## [SOURCE DOCUMENT]
──────────

The New York Times: Turkey Starts Sending Captured Foreign Fighters Home From Syria

“Turkey on Monday started making good on its vow to send foreign fighters who were captured in Syria back to their home countries, including one it sent to the United States, the Interior Ministry told the state-run news agency. “One American foreign terrorist fighter whose proceedings are completed has been deported,” a ministry spokesman, Ismail Catakli, was quoted as saying by the agency, Anadolu. Procedures to deport 11 French citizens and seven Germans, along with others from Denmark and Ireland, were underway, Mr. Catakli added, with the German citizens scheduled to be sent back on Thursday. He described the detainees as “foreign terrorist fighters.” Western countries have strongly resisted taking back fighters for the Islamic State, or their wives and children.”

Reuters: Turkey Starts Repatriating Islamic State Detainees

“Turkey said on Monday it had deported two captives from Islamic State, a German and an American, starting a program to repatriate detainees that has caused friction with its NATO allies since it launched an offensive in northern Syria. Ankara says it has captured 287 militants in northeast Syria and already holds hundreds more Islamic State suspects. It has accused European countries of being too slow to take back citizens who traveled to fight in the Middle East. Allies have been worried that Islamic State militants could escape as a result of Turkey’s assault against Syrian Kurdish militia who have been holding thousands of the group’s fighters and tens of thousands of their family members. Interior Minister Suleyman Soylu had said last week Turkey would begin to send foreign Islamic State militants back to their home countries starting on Monday, even if the nations the fighters came from had revoked their citizenship. Ministry spokesman Ismail Catakli said one American and one German were deported on Monday. He did not specify where they were sent, although Turkey has repeatedly said detainees would be sent to their native countries.”

──────────

## [DATA SECTION]

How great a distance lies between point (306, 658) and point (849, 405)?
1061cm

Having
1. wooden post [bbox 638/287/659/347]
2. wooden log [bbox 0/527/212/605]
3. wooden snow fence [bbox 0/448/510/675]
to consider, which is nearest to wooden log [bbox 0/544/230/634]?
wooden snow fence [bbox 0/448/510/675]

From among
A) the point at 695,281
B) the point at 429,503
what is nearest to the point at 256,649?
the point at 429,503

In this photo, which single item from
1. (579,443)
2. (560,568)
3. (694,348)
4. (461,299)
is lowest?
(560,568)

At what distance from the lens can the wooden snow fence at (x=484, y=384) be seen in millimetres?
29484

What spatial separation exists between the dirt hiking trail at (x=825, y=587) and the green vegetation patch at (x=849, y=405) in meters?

──────────

## [TO DO]
• 1. Using the news reports on Turkey deporting foreign fighters, decide whether each statement agrees with the text, and answer yes or no with the deciding words quoted. (a) German citizens were scheduled to be sent back on Thursday. (b) The ministry spokesman specified where the two deported detainees were sent. (c) Ankara says it has captured 287 militants in northeast Syria.
• 2. Extend the news reports on Turkey deporting foreign fighters with the next paragraph, following on from their final sentence.

## [RESPONSES FOR EACH TASK]
• 1.
(a) Yes: "with the German citizens scheduled to be sent back on Thursday."
(b) No: "He did not specify where they were sent."
(c) Yes: "Ankara says it has captured 287 militants in northeast Syria."

• 2.
The New York Times: Deal With Taliban Will Free American And Australian Professors, Officials Say

“The Afghan government said on Tuesday that it would release three imprisoned commanders of the Taliban, in what is expected to be an exchange for American and Australian professors who were abducted by the insurgents more than three years ago. The apparent exchange — officials did not immediately confirm that anyone had been released yet — is a possible first step toward a new round of peace talks between the United States and the insurgents, officials said. President Ashraf Ghani of Afghanistan said Tuesday that the government would be “conditionally” releasing the Taliban figures, including Anas Haqqani, the younger brother of the Taliban’s military operations leader. He did not say what those conditions were, but American and Afghan officials say that negotiators have been working for weeks on an exchange for the professors. In a nationally televised address, Mr. Ghani said the exchange was intended to “facilitate direct peace negotiations.” But the Taliban have refused to negotiate with the Afghan government, which announced in October that it would not take part in negotiations with the Taliban unless a cease-fire had held for at least a month.”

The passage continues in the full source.